People v. Womack
Before: Herndon
HERNDON, J.
The sole question posed by this appeal is whether an admitted act of sexual intercourse between defendant and the 14-year-old daughter of his half-sister was
[131]
incestuous under section 285 of the Penal Code: “Persons being within the degrees of consanguinity within which marriages are declared by law to be incestuous and void, who intermarry with each other, or who commit fornication or adultery with each other, are punishable by imprisonment in the state prison not less than one year nor more than fifty years.”
Section 59 of the Civil Code provides: “Marriages between parents and children, ancestors and descendants of every degree, and between brothers and sisters of the half as well as the whole blood, and between uncles and nieces or aunts and nephews, are incestuous, and void from the beginning, whether the relationship is legitimate or illegitimate. ’ ’
The essence of defendant’s argument, as stated in his opening brief, is as follows: “An ordinary reading of Civil Code, Section 59, leads counsel to the conclusion that ‘half-uncle’ and ‘half-niece’ are not included in the language. The words ‘of the half as well as the whole blood’ clearly apply to the words ‘brothers and sisters’; they clearly do not apply to ‘uncles and nieces.’ In such case, where ‘half-bloods’ are mentioned as to one class of persons and not mentioned as to another class, it seems clear that ‘half-bloods’ are not covered as to the latter class.”
Defendant seeks to invoke the rule that where the language of a penal statute is reasonably susceptible of two constructions that construction which is more favorable to the accused will ordinarily be adopted.
(People
v. Valentine, 28 Cal.2d 121 [169 P.2d 1].)

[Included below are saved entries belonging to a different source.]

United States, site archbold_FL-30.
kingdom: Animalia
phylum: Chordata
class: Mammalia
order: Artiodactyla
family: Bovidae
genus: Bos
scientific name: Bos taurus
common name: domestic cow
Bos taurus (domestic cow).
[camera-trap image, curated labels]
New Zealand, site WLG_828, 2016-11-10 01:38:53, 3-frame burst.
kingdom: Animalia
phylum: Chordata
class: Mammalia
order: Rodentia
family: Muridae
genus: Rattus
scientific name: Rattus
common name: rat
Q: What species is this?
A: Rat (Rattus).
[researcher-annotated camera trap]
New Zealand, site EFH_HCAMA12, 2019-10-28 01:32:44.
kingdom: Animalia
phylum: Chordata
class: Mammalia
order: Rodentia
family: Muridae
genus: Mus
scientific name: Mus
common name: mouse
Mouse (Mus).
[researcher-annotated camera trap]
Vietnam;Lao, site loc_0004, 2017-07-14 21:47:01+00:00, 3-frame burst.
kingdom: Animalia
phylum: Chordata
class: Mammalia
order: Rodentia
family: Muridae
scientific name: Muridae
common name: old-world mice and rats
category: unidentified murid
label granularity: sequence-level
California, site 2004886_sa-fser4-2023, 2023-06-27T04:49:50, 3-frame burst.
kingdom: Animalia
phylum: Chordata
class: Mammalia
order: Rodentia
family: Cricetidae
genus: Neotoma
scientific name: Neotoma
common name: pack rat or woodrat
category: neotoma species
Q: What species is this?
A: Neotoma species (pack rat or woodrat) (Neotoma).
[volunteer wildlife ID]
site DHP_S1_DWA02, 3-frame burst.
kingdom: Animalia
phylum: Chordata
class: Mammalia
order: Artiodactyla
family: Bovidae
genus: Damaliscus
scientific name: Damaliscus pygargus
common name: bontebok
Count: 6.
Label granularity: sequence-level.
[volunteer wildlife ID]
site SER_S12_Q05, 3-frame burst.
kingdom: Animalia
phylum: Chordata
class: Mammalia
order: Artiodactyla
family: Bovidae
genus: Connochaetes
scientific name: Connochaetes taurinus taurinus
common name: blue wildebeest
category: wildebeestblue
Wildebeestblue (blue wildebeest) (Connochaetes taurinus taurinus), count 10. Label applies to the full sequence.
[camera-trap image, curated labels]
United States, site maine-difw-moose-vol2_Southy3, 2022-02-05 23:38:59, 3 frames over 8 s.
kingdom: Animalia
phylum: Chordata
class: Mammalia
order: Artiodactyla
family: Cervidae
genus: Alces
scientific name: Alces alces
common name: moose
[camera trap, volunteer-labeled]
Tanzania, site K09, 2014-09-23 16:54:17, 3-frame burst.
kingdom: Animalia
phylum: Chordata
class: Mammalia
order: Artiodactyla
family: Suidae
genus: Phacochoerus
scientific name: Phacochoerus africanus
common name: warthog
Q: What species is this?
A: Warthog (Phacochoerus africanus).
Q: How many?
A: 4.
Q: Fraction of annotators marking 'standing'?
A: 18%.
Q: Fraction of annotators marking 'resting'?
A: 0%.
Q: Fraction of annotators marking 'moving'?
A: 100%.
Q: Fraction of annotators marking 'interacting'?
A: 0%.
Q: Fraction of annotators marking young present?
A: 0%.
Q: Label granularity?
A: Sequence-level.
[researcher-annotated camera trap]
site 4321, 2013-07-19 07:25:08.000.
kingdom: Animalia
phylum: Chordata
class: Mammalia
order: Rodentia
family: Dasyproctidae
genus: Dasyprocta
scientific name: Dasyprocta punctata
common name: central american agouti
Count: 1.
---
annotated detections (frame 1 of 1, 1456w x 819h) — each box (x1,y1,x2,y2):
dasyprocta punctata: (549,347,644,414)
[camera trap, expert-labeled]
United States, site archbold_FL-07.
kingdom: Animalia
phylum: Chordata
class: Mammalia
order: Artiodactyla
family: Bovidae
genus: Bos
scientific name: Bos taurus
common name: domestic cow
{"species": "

Although the question here presented has not been decided in any reported California decision, the great weight of authority is adverse to defendant’s contention. We are in accord with the prevailing view that the statutory prohibition applies to the relationship here involved. By definition, an uncle is a brother of one’s father or mother, and no distinction is made between the whole and the half blood according to common and ordinary usage. (Black’s Law Dictionary, 4th ed.; The Oxford English Dictionary, vol. 11, p. 86.) In referring to himself as the “half-uncle” of the victim of his act, defendant employs a misnomer; it is a term unknown to common usage.